Two weeks ago, The United States Court of Appeals reversed a lower court’s decision, ruling that the IT security system used by a domestic bank was not “commercially reasonable” to protect its customers.This sets a dangerous precedent, albeit a welcomed one for many security professionals.
As I've written before, I don't believe software vendors can be held accountable for ensuring their products are devoid of ALL security vulnerabilities -- it is not possible, nor can one imagine all of the possible ways an attacker might abuse a particular piece of software (the cause of most security breaches.) The same is true for enterprises, in this case banks, who deploy software and other IT solutions and use it to operate their business.
Security Innovation sits on both sides of the application security fence: we help customer build and deploy more secure software and we have to do it ourselves. We understand the inherent challenges o doing so. Delivering 100% secure software is not feasible, unless you want to offer incredibly limited functionality to your customers (which they don't want). Having said that, I do believe that vendors and enterprises should be held accountable when there is clear negligence.
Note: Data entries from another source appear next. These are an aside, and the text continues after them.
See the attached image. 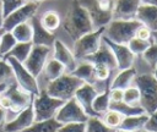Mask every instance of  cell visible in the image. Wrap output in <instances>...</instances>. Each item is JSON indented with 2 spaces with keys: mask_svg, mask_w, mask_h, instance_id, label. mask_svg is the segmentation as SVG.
<instances>
[{
  "mask_svg": "<svg viewBox=\"0 0 157 132\" xmlns=\"http://www.w3.org/2000/svg\"><path fill=\"white\" fill-rule=\"evenodd\" d=\"M29 23L32 26V44L34 45H45V46H53V43L55 40V35L53 32L47 31L40 21L39 17L36 15L31 17Z\"/></svg>",
  "mask_w": 157,
  "mask_h": 132,
  "instance_id": "obj_16",
  "label": "cell"
},
{
  "mask_svg": "<svg viewBox=\"0 0 157 132\" xmlns=\"http://www.w3.org/2000/svg\"><path fill=\"white\" fill-rule=\"evenodd\" d=\"M32 42H17L13 48L5 55V56H12L15 57L17 61L20 62H23L26 60V57L28 56L31 49H32ZM2 56V57H5Z\"/></svg>",
  "mask_w": 157,
  "mask_h": 132,
  "instance_id": "obj_28",
  "label": "cell"
},
{
  "mask_svg": "<svg viewBox=\"0 0 157 132\" xmlns=\"http://www.w3.org/2000/svg\"><path fill=\"white\" fill-rule=\"evenodd\" d=\"M56 132H86V122L63 123Z\"/></svg>",
  "mask_w": 157,
  "mask_h": 132,
  "instance_id": "obj_39",
  "label": "cell"
},
{
  "mask_svg": "<svg viewBox=\"0 0 157 132\" xmlns=\"http://www.w3.org/2000/svg\"><path fill=\"white\" fill-rule=\"evenodd\" d=\"M39 7V1H27L12 12H10L6 17L2 20L1 28L4 31H11L16 24H20L22 22L29 21L32 16L36 15L37 10Z\"/></svg>",
  "mask_w": 157,
  "mask_h": 132,
  "instance_id": "obj_10",
  "label": "cell"
},
{
  "mask_svg": "<svg viewBox=\"0 0 157 132\" xmlns=\"http://www.w3.org/2000/svg\"><path fill=\"white\" fill-rule=\"evenodd\" d=\"M53 57L60 64H63L67 72H71L77 65V60L74 56L72 50H70L59 39H55L53 43Z\"/></svg>",
  "mask_w": 157,
  "mask_h": 132,
  "instance_id": "obj_17",
  "label": "cell"
},
{
  "mask_svg": "<svg viewBox=\"0 0 157 132\" xmlns=\"http://www.w3.org/2000/svg\"><path fill=\"white\" fill-rule=\"evenodd\" d=\"M141 55H142L144 60L148 64V66L153 70L156 67V65H157V44L155 42H152L150 44V46Z\"/></svg>",
  "mask_w": 157,
  "mask_h": 132,
  "instance_id": "obj_37",
  "label": "cell"
},
{
  "mask_svg": "<svg viewBox=\"0 0 157 132\" xmlns=\"http://www.w3.org/2000/svg\"><path fill=\"white\" fill-rule=\"evenodd\" d=\"M140 0H115L113 2V20H132L136 16Z\"/></svg>",
  "mask_w": 157,
  "mask_h": 132,
  "instance_id": "obj_15",
  "label": "cell"
},
{
  "mask_svg": "<svg viewBox=\"0 0 157 132\" xmlns=\"http://www.w3.org/2000/svg\"><path fill=\"white\" fill-rule=\"evenodd\" d=\"M144 128L147 131H151V132H157V109L153 112L148 114L147 121H146Z\"/></svg>",
  "mask_w": 157,
  "mask_h": 132,
  "instance_id": "obj_40",
  "label": "cell"
},
{
  "mask_svg": "<svg viewBox=\"0 0 157 132\" xmlns=\"http://www.w3.org/2000/svg\"><path fill=\"white\" fill-rule=\"evenodd\" d=\"M134 82L140 92V106L146 114L157 109V79L152 73L136 75Z\"/></svg>",
  "mask_w": 157,
  "mask_h": 132,
  "instance_id": "obj_3",
  "label": "cell"
},
{
  "mask_svg": "<svg viewBox=\"0 0 157 132\" xmlns=\"http://www.w3.org/2000/svg\"><path fill=\"white\" fill-rule=\"evenodd\" d=\"M135 18L144 26H146L150 31H157V6L141 4L137 9Z\"/></svg>",
  "mask_w": 157,
  "mask_h": 132,
  "instance_id": "obj_20",
  "label": "cell"
},
{
  "mask_svg": "<svg viewBox=\"0 0 157 132\" xmlns=\"http://www.w3.org/2000/svg\"><path fill=\"white\" fill-rule=\"evenodd\" d=\"M86 132H115V130L108 127L101 116H90L86 121Z\"/></svg>",
  "mask_w": 157,
  "mask_h": 132,
  "instance_id": "obj_31",
  "label": "cell"
},
{
  "mask_svg": "<svg viewBox=\"0 0 157 132\" xmlns=\"http://www.w3.org/2000/svg\"><path fill=\"white\" fill-rule=\"evenodd\" d=\"M6 87H7V84H0V92H4Z\"/></svg>",
  "mask_w": 157,
  "mask_h": 132,
  "instance_id": "obj_48",
  "label": "cell"
},
{
  "mask_svg": "<svg viewBox=\"0 0 157 132\" xmlns=\"http://www.w3.org/2000/svg\"><path fill=\"white\" fill-rule=\"evenodd\" d=\"M78 1L88 11L90 17L92 20V23H93V27L94 28L104 27V26H107L113 20L112 12H104V11H102L98 7L96 0H78Z\"/></svg>",
  "mask_w": 157,
  "mask_h": 132,
  "instance_id": "obj_18",
  "label": "cell"
},
{
  "mask_svg": "<svg viewBox=\"0 0 157 132\" xmlns=\"http://www.w3.org/2000/svg\"><path fill=\"white\" fill-rule=\"evenodd\" d=\"M42 72L44 73L45 79L49 82V81H53V79L58 78L63 73H65L66 70H65V67H64L63 64H60L58 60H55L54 57H52V59H48L47 60V62H45Z\"/></svg>",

If the bank was so grossly careless with their IT systems that even rudimentary defenses weren't in place, it's clear they should be held accountable. If they were 100% in compliance with a given security standard (i.e. PCI-DSS or ISO 27002) and can prove so, there are safe harbor protections that give them indemnity (at least in the case of PCI.) Although PCI-DSS compliance does not equate to security and in the absence of formally defined (and enforced) industry standard for application security, the bank can demonstrate they operated in good faith and exerted due diligence to secure their IT systems.
But where does one draw that line for the cases in between (as is the case with most breaches)? Herein lies the danger of such a ruling as the one against People's United Bank. There is precedence now and that is gold to litigation attorneys. As much as I am a staunch believer that holders of sensitive data have an obligation to protect that data, I am deeply concerned over the implications and future impact this ruling might have. It opens the door to a very grey area of accountability and fiscal liability. And we all know that the people who make out the best in these situations isn't the consumer, nor is it the enterprise... it's the lawyers.